I am a Senior Bioinformatics Scientist with a Ph.D. in Bioinformatics and over six years of experience in computational biology, oncology, and real-world evidence analysis. My career has been driven by the passion to transform complex biological data into clear insights that advance science and improve patient care. From early on, I have been fascinated by the challenge of bridging data science with life sciences, and this motivation continues to inspire my work today.

My professional journey
2017 – 2020
2020 – 2024
2025 – Today
Began in 2017 at the University Hospital Policlinico in Catania, where I developed an eHealth platform to remotely monitor patients with rare lung diseases, integrating real-world clinical data to support better disease management. During a visiting research position at the Institute of Oncology Research in Bellinzona, I expanded my expertise in transcriptomics and pharmacological response, focusing on gene expression in ultraconserved regions.
From 2020 to 2024, I worked at the Mediterranean Institute of Oncology in Italy, where I contributed to cancer research through the integration of multi-omics and clinical data. I designed pipelines for NGS interpretation, explored liquid biopsy applications, and applied machine learning models for biomarker discovery, patient stratification, and prognostic modeling work that resulted in several peer-reviewed publications.

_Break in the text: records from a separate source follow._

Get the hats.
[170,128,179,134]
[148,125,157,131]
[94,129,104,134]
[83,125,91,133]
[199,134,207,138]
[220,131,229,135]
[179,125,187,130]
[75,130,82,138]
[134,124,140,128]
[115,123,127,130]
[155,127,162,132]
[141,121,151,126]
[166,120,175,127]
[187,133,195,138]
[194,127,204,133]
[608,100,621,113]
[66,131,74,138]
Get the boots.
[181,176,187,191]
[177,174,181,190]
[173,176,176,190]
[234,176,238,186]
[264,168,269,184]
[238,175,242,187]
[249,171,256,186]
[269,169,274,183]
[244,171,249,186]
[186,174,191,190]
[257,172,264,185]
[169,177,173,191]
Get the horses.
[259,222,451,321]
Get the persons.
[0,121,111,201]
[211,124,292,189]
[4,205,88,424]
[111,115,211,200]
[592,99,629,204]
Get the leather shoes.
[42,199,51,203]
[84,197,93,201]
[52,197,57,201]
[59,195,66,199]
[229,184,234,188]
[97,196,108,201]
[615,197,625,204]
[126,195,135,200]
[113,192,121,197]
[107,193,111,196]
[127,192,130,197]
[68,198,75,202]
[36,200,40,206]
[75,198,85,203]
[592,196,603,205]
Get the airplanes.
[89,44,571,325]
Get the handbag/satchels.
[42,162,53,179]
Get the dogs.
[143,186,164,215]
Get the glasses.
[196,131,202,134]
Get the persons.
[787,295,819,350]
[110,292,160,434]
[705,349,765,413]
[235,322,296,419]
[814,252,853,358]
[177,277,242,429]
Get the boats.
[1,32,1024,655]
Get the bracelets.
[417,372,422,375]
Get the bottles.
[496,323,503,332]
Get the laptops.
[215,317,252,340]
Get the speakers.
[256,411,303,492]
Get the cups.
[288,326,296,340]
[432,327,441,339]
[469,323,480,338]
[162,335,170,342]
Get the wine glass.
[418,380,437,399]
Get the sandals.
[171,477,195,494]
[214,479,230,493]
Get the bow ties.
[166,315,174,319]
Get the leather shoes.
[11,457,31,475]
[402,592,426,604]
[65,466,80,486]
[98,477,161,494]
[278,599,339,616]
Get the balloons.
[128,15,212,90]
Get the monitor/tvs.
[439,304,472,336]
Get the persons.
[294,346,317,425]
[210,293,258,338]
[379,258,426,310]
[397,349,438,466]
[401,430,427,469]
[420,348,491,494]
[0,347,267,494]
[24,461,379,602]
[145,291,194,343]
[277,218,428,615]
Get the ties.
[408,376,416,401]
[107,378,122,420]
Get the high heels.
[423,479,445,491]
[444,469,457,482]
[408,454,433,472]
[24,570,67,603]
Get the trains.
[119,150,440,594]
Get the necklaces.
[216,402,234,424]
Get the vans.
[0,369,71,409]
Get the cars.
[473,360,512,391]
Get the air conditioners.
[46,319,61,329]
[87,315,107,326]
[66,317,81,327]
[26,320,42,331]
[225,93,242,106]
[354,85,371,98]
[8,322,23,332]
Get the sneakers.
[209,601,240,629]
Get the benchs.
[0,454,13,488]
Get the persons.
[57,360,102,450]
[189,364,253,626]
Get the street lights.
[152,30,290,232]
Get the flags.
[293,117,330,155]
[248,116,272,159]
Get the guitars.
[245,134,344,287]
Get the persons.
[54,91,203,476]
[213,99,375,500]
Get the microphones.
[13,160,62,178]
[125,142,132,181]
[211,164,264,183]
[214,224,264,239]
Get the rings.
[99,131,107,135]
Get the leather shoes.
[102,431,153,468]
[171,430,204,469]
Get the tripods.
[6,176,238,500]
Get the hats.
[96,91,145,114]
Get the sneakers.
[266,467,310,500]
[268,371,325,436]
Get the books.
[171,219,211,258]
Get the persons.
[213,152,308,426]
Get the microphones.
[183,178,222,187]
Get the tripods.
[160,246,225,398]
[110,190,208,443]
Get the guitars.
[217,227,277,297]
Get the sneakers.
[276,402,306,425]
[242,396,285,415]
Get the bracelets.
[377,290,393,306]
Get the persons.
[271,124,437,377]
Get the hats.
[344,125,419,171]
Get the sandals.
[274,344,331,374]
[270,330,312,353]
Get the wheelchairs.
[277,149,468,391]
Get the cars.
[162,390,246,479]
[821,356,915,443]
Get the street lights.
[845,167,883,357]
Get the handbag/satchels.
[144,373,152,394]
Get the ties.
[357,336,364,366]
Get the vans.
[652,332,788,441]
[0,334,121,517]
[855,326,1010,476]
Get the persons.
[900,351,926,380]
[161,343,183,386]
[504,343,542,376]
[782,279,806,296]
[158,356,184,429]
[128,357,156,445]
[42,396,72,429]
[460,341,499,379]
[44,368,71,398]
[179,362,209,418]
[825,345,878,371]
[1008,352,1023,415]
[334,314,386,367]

Since 2025, I have been a Senior Bioinformatics Scientist at Prepaire Labs in Dubai, leading the development of digital twin models that integrate omics, patient-reported outcomes, EHRs, and clinical trial data. These models enhance precision medicine by providing personalized recommendations and strengthening the predictive power of translational oncology.
Expertise
My expertise spans multi-omics data integration (genomics, transcriptomics, proteomics, microbiome), real-world evidence analytics, predictive modeling and AI, and the design of robust Nextflow pipelines for high-throughput data. I thrive in cross-functional collaborations, working alongside clinicians, pathologists, and data scientists to ensure that computational insights are clinically relevant.
Technically, I am proficient in R and Python for data analysis, statistical modeling, and machine learning; I leverage cloud platforms such as AWS to scale computational workflows; and I use Git version control to ensure reproducibility and collaborative development.
Looking ahead, my vision is to continue advancing the field of oncology and precision medicine by integrating real-world data and computational modeling. I am committed to pushing the boundaries of bioinformatics to accelerate medical discoveries and ultimately improve patient outcomes.